* **Task goal**:
The data that follows should be copied out exactly.
+++ Working data
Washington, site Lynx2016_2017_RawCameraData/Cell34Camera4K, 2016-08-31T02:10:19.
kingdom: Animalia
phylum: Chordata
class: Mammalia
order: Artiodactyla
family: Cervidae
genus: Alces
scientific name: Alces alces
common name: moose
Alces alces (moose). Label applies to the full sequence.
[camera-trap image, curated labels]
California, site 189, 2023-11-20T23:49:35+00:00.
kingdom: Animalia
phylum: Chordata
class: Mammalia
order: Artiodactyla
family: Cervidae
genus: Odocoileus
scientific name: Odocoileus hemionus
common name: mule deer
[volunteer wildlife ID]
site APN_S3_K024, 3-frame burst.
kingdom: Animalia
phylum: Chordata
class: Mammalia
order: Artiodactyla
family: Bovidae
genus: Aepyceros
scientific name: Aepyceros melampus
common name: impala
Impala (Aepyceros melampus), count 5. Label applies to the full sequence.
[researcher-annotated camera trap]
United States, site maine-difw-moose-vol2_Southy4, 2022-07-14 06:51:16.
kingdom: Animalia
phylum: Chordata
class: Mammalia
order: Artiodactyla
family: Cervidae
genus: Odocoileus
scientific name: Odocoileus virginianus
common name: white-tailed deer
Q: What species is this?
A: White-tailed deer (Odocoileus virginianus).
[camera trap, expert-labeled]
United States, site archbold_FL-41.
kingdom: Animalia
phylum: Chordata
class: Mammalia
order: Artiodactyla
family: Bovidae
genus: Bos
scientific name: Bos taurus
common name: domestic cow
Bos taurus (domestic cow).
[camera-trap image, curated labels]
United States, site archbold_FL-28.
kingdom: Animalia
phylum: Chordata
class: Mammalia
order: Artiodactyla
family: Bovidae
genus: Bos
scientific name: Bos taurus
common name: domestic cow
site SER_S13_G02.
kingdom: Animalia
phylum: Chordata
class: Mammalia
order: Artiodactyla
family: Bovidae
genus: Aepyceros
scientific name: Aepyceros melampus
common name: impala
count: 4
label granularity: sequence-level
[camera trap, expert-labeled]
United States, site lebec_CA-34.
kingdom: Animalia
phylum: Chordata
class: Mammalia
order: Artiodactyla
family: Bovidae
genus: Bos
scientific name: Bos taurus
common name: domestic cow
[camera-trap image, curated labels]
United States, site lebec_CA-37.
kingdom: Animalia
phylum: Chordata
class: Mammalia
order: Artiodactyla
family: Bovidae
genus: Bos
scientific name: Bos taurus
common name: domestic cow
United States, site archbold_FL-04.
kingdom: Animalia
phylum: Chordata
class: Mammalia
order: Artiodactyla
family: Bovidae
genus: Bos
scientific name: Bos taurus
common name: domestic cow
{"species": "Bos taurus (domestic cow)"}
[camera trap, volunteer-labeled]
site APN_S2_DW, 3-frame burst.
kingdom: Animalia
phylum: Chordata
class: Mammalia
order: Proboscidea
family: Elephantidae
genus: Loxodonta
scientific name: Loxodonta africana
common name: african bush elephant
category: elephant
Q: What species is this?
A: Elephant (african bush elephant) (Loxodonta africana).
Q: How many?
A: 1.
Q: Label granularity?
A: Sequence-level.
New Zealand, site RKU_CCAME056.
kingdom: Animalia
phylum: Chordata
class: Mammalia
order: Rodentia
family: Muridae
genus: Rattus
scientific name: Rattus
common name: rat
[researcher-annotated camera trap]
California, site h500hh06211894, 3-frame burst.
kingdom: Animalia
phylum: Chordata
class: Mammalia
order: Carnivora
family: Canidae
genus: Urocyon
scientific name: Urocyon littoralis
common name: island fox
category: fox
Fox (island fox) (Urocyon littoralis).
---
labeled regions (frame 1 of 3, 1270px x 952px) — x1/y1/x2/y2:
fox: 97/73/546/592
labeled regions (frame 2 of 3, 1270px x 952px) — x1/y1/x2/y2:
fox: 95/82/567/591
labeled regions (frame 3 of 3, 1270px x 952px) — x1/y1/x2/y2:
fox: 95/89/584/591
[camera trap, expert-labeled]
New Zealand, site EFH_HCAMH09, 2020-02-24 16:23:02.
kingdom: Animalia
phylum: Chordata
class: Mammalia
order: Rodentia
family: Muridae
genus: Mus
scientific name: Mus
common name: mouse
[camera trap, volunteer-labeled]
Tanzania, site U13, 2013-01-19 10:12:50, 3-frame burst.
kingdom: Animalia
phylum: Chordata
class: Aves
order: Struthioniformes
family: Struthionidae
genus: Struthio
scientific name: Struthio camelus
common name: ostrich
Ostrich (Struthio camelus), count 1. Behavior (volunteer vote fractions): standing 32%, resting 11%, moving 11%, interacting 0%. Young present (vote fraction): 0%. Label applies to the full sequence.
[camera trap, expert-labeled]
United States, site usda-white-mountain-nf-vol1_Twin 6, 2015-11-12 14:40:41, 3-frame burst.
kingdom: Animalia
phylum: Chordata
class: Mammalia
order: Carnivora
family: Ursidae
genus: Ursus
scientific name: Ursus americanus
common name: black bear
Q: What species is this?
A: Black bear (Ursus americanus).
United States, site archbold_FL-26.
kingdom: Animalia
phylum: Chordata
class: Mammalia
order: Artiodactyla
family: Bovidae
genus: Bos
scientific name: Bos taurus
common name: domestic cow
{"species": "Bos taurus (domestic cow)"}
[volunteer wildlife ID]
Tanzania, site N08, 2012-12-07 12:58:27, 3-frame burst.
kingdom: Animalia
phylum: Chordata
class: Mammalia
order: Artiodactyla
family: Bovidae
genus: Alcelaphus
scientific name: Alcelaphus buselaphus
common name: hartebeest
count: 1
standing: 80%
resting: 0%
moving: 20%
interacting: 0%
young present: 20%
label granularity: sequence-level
++++++
* **Response to the exercise**:
Washington, site Lynx2016_2017_RawCameraData/Cell34Camera4K, 2016-08-31T02:10:19.
kingdom: Animalia
phylum: Chordata
class: Mammalia
order: Artiodactyla
family: Cervidae
genus: Alces
scientific name: Alces alces
common name: moose
Alces alces (moose). Label applies to the full sequence.
[camera-trap image, curated labels]
California, site 189, 2023-11-20T23:49:35+00:00.
kingdom: Animalia
phylum: Chordata
class: Mammalia
order: Artiodactyla
family: Cervidae
genus: Odocoileus
scientific name: Odocoileus hemionus
common name: mule deer
[volunteer wildlife ID]
site APN_S3_K024, 3-frame burst.
kingdom: Animalia
phylum: Chordata
class: Mammalia
order: Artiodactyla
family: Bovidae
genus: Aepyceros
scientific name: Aepyceros melampus
common name: impala
Impala (Aepyceros melampus), count 5. Label applies to the full sequence.
[researcher-annotated camera trap]
United States, site maine-difw-moose-vol2_Southy4, 2022-07-14 06:51:16.
kingdom: Animalia
phylum: Chordata
class: Mammalia
order: Artiodactyla
family: Cervidae
genus: Odocoileus
scientific name: Odocoileus virginianus
common name: white-tailed deer
Q: What species is this?
A: White-tailed deer (Odocoileus virginianus).
[camera trap, expert-labeled]
United States, site archbold_FL-41.
kingdom: Animalia
phylum: Chordata
class: Mammalia
order: Artiodactyla
family: Bovidae
genus: Bos
scientific name: Bos taurus
common name: domestic cow
Bos taurus (domestic cow).
[camera-trap image, curated labels]
United States, site archbold_FL-28.
kingdom: Animalia
phylum: Chordata
class: Mammalia
order: Artiodactyla
family: Bovidae
genus: Bos
scientific name: Bos taurus
common name: domestic cow
site SER_S13_G02.
kingdom: Animalia
phylum: Chordata
class: Mammalia
order: Artiodactyla
family: Bovidae
genus: Aepyceros
scientific name: Aepyceros melampus
common name: impala
count: 4
label granularity: sequence-level
[camera trap, expert-labeled]
United States, site lebec_CA-34.
kingdom: Animalia
phylum: Chordata
class: Mammalia
order: Artiodactyla
family: Bovidae
genus: Bos
scientific name: Bos taurus
common name: domestic cow
[camera-trap image, curated labels]
United States, site lebec_CA-37.
kingdom: Animalia
phylum: Chordata
class: Mammalia
order: Artiodactyla
family: Bovidae
genus: Bos
scientific name: Bos taurus
common name: domestic cow
United States, site archbold_FL-04.
kingdom: Animalia
phylum: Chordata
class: Mammalia
order: Artiodactyla
family: Bovidae
genus: Bos
scientific name: Bos taurus
common name: domestic cow
{"species": "Bos taurus (domestic cow)"}
[camera trap, volunteer-labeled]
site APN_S2_DW, 3-frame burst.
kingdom: Animalia
phylum: Chordata
class: Mammalia
order: Proboscidea
family: Elephantidae
genus: Loxodonta
scientific name: Loxodonta africana
common name: african bush elephant
category: elephant
Q: What species is this?
A: Elephant (african bush elephant) (Loxodonta africana).
Q: How many?
A: 1.
Q: Label granularity?
A: Sequence-level.
New Zealand, site RKU_CCAME056.
kingdom: Animalia
phylum: Chordata
class: Mammalia
order: Rodentia
family: Muridae
genus: Rattus
scientific name: Rattus
common name: rat
[researcher-annotated camera trap]
California, site h500hh06211894, 3-frame burst.
kingdom: Animalia
phylum: Chordata
class: Mammalia
order: Carnivora
family: Canidae
genus: Urocyon
scientific name: Urocyon littoralis
common name: island fox
category: fox
Fox (island fox) (Urocyon littoralis).
---
labeled regions (frame 1 of 3, 1270px x 952px) — x1/y1/x2/y2:
fox: 97/73/546/592
labeled regions (frame 2 of 3, 1270px x 952px) — x1/y1/x2/y2:
fox: 95/82/567/591
labeled regions (frame 3 of 3, 1270px x 952px) — x1/y1/x2/y2:
fox: 95/89/584/591
[camera trap, expert-labeled]
New Zealand, site EFH_HCAMH09, 2020-02-24 16:23:02.
kingdom: Animalia
phylum: Chordata
class: Mammalia
order: Rodentia
family: Muridae
genus: Mus
scientific name: Mus
common name: mouse
[camera trap, volunteer-labeled]
Tanzania, site U13, 2013-01-19 10:12:50, 3-frame burst.
kingdom: Animalia
phylum: Chordata
class: Aves
order: Struthioniformes
family: Struthionidae
genus: Struthio
scientific name: Struthio camelus
common name: ostrich
Ostrich (Struthio camelus), count 1. Behavior (volunteer vote fractions): standing 32%, resting 11%, moving 11%, interacting 0%. Young present (vote fraction): 0%. Label applies to the full sequence.
[camera trap, expert-labeled]
United States, site usda-white-mountain-nf-vol1_Twin 6, 2015-11-12 14:40:41, 3-frame burst.
kingdom: Animalia
phylum: Chordata
class: Mammalia
order: Carnivora
family: Ursidae
genus: Ursus
scientific name: Ursus americanus
common name: black bear
Q: What species is this?
A: Black bear (Ursus americanus).
United States, site archbold_FL-26.
kingdom: Animalia
phylum: Chordata
class: Mammalia
order: Artiodactyla
family: Bovidae
genus: Bos
scientific name: Bos taurus
common name: domestic cow
{"species": "Bos taurus (domestic cow)"}
[volunteer wildlife ID]
Tanzania, site N08, 2012-12-07 12:58:27, 3-frame burst.
kingdom: Animalia
phylum: Chordata
class: Mammalia
order: Artiodactyla
family: Bovidae
genus: Alcelaphus
scientific name: Alcelaphus buselaphus
common name: hartebeest
count: 1
standing: 80%
resting: 0%
moving: 20%
interacting: 0%
young present: 20%
label granularity: sequence-level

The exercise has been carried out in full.